RB vs. Drunken Cop Impersonator in Davis

I was on my way downtown to buy stuff when I spotted some really cool old bikes chained up just beyond the Somerville Theatre side of the Davis T stop. I admire the design of old and quirky bikes, but I don't think I've had much success photographing them, so I decided to give it another shot with the subjects available. There was a cool, aerodynamic Taiwanese bike with well-aged fenders, a French road bike with an interesting brake cable alignment that symmetrically divided the frame, and a few other good ones. I had to wedge myself between the bikes and the brick wall in front of them to get some shots of the the manufacturers' insignia. I probably looked weird.

When I finished, I noticed a wiry, Irish-townie looking guy straddling a bike in the middle of the brick walkway. He was staring me down. He had bushy blond hair, an unyouthful face, and wore a white polo shirt and jeans. In a slow, low mumble, he asked

DRUNKEN COP IMPERSONATOR: Whattaya lookin faw?
RB: Just looking at these cool old bikes.
DRUNKEN COP IMPERSONATOR: Nah, whattayalookinfaw?
RB: The bikes.
DRUNKEN COP IMPERSONATOR: Nah, I wanna know, whea do you come from? What do you see?
RB: (Getting impatient) Well, I'm from New York.
DRUNKEN COP IMPERSONATOR: (Eyes bulging with sudden, unmistakable rage) Yah from Noo Yok, what the fuckaya doin heeya? (A strong aura of whiskey accompanies his harshening words.)
RB: Well, I live here, and I'm off today. I'm looking for some photos.
DRUNKEN COP IMPERSONATOR: I look lika regla guy, but I'm a caup.
RB: (Contemplates walking away for several seconds). Huh?
DRUNKEN COP IMPERSONATOR: I said I look lika regla guy, but I'm a caup. I look out for people. I look for people like you.
RB: You're a cop?
DRUNKEN COP IMPERSONATOR: (Nods)
RB: Well, let's see some ID then.

### DATA PROVIDED:
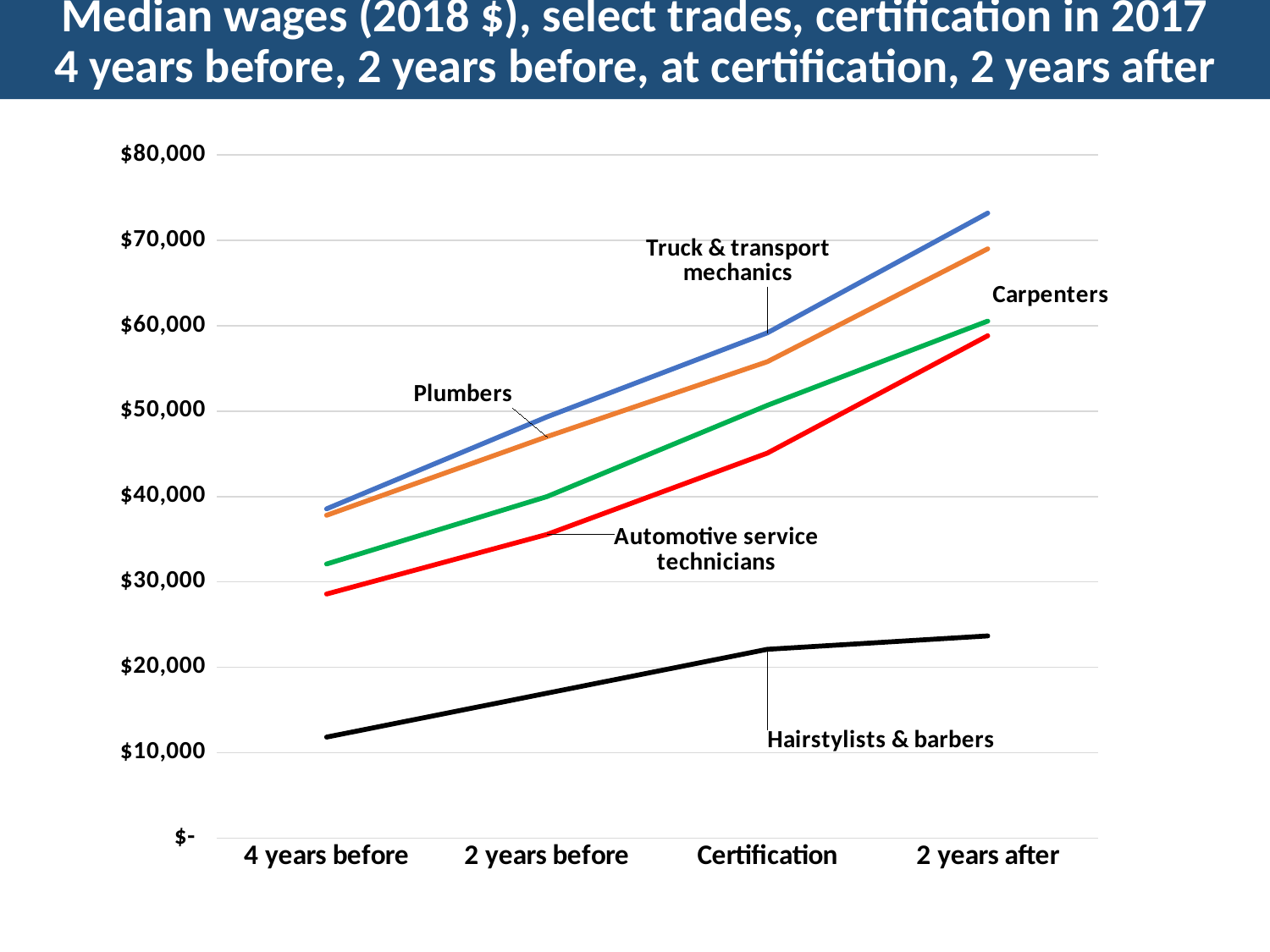
How many time points are shown along the x axis? 4 Do the median wages for Carpenters rise or fall from 4 years before to 2 years after certification? rise Which trade has the highest median wage at 2 years after certification? Truck & transport mechanics Which trade has the lowest median wage at every time point? Hairstylists & barbers Is the median wage for Automotive service technicians at certification greater or less than $50,000? less What is the label of the x-axis category between '2 years before' and '2 years after'? Certification At 4 years before certification, which has the higher median wage: Carpenters or Automotive service technicians? Carpenters At certification, which has the higher median wage: Plumbers or Carpenters? Plumbers Is the median wage for Hairstylists & barbers at 4 years before certification greater or less than $20,000? less Is the median wage for Truck & transport mechanics at 2 years after certification greater or less than $70,000? greater How many trades (lines) are plotted on the chart? 5 What kind of chart is shown on the slide? line chart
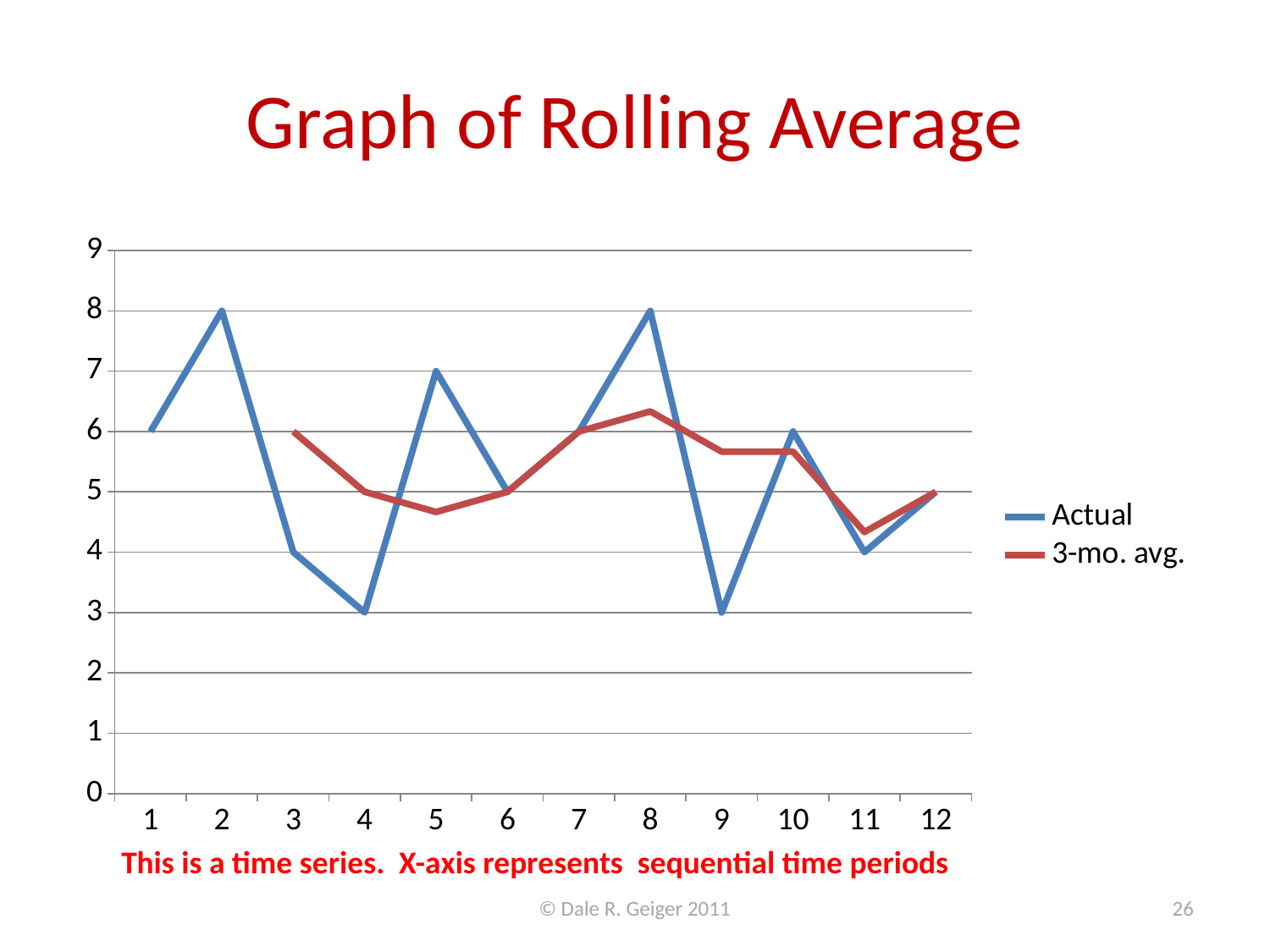
What is the title of the chart? Graph of Rolling Average What is the difference between the Actual value at period 2 and the Actual value at period 4? 5 Is the 3-mo. avg. value at period 8 greater or less than 6? greater Is the 3-mo. avg. value at period 11 greater or less than 5? less What is the 3-mo. avg. value at period 3? 6 How many time periods are plotted on the x-axis? 12 What is the Actual value at period 4? 3 What kind of chart is shown on the slide? Line chart What is the Actual value at period 2? 8 Does the Actual series rise or fall from period 8 to period 9? Fall How many series does the legend list? 2 Which period has the larger Actual value, period 5 or period 6? Period 5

### WORK TO COMPLETE:
1. In the story of the encounter in Davis, repeat word for word the passage from "RB vs. Drunken" up to and including "probably looked weird.".
2. In the story of the encounter in Davis, what kind of shirt is the man straddling the bike wearing?
3. Write the next part of the story of the encounter in Davis, picking up after its final line.
The material has nothing to do with the story of the encounter in Davis.

### PER-TASK OUTPUTS:
1.
RB vs. Drunken Cop Impersonator in Davis

I was on my way downtown to buy stuff when I spotted some really cool old bikes chained up just beyond the Somerville Theatre side of the Davis T stop. I admire the design of old and quirky bikes, but I don't think I've had much success photographing them, so I decided to give it another shot with the subjects available. There was a cool, aerodynamic Taiwanese bike with well-aged fenders, a French road bike with an interesting brake cable alignment that symmetrically divided the frame, and a few other good ones. I had to wedge myself between the bikes and the brick wall in front of them to get some shots of the the manufacturers' insignia. I probably looked weird.

2. A white polo shirt.

3.
DRUNKEN COP IMPERSONATOR: (Jumps off bike, holds the bike up with one hand, makes a fist with the other. Jumps up and down while holding the bike upright). HEEZ YA FUCKIN ID! HEEZ ALL THE FUCKIN ID YAH NEED!
RB: (Realizing he must protect camera) I'm done with you. Get away from me. (Begins to walk away, back toward subway entrance).
DRUNKEN COP IMPERSONATOR: Yah betta getda fuck attaheeya!

RB walks around the subway entrance to a large bus map on which the phone number for the MBTA Police is listed. As RB dials the dispatcher on his cellphone, the DRUNKEN COP IMPERSONATOR storms around the station entrance on his bicycle, veering between pedestrians, and pulls up to RB, shouting...


DRUNKEN COP IMPERSONATOR: YAH BETTA NOT BE CALLIN THE FUCKIN CAUPS ON ME! I'M A CAUP! HEEZ MY FUCKIN BADGE! HEEZ MY FUCKIN BADGE! (Drunk does nothing to reach for or present said badge)
RB: I see you're a real professional, cursing at me.
DRUNKEN COP IMPERSONATOR: [immemorable expletive]
RB: I told you, I'm done with you. You better get away from me.
DRUNKEN COP IMPERSONATOR: YOU betta get da fuck attaheeya!
RB: See ya. (Enters station, redials police).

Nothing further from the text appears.